* Start *
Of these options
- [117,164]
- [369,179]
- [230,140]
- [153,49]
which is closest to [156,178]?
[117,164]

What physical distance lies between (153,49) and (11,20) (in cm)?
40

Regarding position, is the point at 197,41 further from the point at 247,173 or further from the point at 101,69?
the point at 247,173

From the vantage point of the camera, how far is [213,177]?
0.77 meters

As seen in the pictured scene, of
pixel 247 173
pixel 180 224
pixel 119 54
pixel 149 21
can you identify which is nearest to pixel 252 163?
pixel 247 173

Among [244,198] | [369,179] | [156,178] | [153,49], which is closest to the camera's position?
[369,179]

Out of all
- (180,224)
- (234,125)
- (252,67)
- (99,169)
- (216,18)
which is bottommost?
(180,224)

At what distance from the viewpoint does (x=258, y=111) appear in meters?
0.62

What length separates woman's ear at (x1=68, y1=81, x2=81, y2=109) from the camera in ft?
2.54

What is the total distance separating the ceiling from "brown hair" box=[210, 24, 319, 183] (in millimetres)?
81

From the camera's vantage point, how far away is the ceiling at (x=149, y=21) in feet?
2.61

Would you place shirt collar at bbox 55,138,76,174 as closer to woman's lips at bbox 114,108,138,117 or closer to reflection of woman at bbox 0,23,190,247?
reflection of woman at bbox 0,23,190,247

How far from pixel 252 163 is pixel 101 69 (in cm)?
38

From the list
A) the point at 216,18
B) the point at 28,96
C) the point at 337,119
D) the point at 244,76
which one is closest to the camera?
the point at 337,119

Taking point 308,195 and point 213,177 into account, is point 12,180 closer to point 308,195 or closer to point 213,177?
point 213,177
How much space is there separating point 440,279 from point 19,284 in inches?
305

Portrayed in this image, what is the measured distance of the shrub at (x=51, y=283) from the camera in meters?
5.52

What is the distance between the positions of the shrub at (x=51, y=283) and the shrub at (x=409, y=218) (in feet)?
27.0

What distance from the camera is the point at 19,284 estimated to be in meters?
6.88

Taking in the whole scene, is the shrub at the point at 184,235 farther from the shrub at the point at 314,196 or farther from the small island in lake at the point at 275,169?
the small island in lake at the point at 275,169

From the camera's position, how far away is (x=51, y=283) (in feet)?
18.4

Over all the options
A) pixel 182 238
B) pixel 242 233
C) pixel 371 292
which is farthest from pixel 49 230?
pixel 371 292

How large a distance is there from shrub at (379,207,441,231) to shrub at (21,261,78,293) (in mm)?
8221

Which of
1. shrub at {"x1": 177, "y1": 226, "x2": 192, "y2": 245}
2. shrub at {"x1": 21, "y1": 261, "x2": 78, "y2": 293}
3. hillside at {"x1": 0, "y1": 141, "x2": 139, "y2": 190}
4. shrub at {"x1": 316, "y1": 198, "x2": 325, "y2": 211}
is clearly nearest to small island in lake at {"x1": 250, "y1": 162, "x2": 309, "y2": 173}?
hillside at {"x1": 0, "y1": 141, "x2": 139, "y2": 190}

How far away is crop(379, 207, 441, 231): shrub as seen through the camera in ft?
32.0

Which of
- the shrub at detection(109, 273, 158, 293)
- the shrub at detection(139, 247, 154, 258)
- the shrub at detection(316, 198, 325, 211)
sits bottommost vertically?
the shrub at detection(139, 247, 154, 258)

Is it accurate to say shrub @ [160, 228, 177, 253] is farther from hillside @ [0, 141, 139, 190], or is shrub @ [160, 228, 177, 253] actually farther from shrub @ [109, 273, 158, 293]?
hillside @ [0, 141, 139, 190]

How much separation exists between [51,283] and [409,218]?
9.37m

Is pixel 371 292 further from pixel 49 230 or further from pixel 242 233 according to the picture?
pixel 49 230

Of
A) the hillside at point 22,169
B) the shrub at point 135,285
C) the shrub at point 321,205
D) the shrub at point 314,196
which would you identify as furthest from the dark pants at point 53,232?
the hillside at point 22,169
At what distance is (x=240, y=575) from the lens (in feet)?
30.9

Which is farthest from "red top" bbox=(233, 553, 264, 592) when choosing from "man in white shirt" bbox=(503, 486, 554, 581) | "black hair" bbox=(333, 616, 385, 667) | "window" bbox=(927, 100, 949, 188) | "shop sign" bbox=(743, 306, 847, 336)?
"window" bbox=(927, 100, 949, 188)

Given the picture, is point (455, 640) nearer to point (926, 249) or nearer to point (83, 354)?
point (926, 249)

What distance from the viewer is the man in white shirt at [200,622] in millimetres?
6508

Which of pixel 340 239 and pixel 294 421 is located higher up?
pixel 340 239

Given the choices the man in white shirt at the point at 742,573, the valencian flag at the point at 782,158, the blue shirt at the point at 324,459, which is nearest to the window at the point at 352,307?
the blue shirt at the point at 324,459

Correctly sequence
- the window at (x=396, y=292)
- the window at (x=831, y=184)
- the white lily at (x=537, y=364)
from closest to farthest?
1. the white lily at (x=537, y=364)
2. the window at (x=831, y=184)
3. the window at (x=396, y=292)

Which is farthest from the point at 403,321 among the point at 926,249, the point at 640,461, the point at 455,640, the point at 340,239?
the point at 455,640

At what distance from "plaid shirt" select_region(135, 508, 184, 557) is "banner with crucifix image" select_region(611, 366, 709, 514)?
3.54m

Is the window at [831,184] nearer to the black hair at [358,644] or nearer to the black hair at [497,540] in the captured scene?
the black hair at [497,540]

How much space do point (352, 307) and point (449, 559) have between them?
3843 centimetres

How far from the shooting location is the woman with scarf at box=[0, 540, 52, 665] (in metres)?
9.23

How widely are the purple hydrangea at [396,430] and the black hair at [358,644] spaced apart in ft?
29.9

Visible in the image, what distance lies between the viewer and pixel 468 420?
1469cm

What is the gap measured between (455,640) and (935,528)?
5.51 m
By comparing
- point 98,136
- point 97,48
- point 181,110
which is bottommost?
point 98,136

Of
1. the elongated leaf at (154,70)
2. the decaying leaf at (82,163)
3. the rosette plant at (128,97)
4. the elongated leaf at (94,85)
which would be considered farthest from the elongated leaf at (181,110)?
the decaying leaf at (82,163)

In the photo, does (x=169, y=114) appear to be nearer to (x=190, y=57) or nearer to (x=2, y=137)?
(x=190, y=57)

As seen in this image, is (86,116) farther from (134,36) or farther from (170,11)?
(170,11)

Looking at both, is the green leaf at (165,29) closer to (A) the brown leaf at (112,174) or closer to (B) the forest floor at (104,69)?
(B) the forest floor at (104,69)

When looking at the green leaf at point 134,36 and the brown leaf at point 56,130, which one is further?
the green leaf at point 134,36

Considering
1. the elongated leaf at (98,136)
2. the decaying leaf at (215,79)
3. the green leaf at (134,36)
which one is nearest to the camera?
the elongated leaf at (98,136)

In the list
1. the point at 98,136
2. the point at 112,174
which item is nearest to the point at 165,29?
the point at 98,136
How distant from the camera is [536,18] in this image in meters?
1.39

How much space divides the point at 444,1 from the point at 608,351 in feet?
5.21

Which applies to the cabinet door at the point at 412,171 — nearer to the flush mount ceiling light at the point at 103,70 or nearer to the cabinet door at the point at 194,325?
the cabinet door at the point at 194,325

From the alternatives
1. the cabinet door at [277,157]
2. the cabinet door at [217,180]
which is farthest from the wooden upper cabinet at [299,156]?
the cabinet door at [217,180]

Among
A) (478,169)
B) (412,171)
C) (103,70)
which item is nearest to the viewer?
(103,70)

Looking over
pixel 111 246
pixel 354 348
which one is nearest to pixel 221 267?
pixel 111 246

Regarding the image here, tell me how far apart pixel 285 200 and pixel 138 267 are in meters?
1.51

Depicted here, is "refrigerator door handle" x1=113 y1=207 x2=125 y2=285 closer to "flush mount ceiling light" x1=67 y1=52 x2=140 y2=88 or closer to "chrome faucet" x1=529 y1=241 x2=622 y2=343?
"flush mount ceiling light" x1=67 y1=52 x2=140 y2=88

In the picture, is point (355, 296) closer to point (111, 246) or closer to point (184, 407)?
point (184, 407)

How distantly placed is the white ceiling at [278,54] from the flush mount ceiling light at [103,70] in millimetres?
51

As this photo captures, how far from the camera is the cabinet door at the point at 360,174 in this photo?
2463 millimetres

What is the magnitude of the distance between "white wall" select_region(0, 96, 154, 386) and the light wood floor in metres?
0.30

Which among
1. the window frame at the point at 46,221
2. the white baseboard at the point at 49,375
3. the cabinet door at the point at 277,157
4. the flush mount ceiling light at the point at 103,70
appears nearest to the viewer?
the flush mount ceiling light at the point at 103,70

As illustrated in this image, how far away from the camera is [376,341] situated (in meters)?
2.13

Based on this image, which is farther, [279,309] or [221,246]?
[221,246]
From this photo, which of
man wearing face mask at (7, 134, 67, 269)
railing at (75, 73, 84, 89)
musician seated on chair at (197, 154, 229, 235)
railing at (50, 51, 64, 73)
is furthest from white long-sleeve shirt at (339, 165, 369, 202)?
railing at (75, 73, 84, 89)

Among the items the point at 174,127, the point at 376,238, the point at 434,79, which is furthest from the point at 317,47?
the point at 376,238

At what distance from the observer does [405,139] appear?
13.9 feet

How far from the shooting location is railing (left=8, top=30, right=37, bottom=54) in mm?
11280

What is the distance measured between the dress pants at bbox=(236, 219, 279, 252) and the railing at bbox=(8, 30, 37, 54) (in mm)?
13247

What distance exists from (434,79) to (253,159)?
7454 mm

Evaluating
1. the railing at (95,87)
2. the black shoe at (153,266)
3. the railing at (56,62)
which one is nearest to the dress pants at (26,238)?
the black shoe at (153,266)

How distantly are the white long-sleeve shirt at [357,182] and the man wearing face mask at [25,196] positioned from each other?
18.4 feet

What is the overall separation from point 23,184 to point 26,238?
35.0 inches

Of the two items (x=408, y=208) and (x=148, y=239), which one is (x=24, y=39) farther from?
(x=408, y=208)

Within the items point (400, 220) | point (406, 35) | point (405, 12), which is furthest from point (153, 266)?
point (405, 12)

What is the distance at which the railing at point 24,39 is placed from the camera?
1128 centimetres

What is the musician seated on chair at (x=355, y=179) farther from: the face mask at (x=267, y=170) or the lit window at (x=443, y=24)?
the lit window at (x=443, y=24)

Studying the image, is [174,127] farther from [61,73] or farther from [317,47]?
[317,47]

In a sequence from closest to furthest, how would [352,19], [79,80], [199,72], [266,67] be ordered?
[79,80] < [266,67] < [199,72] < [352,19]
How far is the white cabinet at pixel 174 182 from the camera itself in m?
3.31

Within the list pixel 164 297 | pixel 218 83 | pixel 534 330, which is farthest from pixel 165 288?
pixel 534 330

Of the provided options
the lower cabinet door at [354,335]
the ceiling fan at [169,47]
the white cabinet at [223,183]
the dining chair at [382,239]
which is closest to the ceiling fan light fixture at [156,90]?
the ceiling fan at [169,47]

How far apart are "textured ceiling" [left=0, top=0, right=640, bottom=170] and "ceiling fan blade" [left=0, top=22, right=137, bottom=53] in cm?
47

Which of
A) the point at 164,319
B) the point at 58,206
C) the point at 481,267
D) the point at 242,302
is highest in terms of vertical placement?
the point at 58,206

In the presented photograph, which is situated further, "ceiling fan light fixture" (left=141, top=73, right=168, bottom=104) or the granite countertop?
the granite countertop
* End *
*The problem:*
Transcribe the records between the line containing "How distantly are" and the line containing "[79,80] < [266,67] < [199,72] < [352,19]", inclusive.

*Answer for this exercise:*
How distantly are the white long-sleeve shirt at [357,182] and the man wearing face mask at [25,196] positioned from each other?
18.4 feet

What is the overall separation from point 23,184 to point 26,238?
35.0 inches

Of the two items (x=408, y=208) and (x=148, y=239), which one is (x=24, y=39) farther from?
(x=408, y=208)

Within the items point (400, 220) | point (406, 35) | point (405, 12), which is furthest from point (153, 266)?
point (405, 12)

What is the distance at which the railing at point 24,39 is placed from the camera?
1128 centimetres

What is the musician seated on chair at (x=355, y=179) farther from: the face mask at (x=267, y=170) or the lit window at (x=443, y=24)?
the lit window at (x=443, y=24)

Studying the image, is [174,127] farther from [61,73] or farther from [317,47]?
[317,47]

In a sequence from closest to furthest, how would [352,19], [79,80], [199,72], [266,67] be ordered?
[79,80] < [266,67] < [199,72] < [352,19]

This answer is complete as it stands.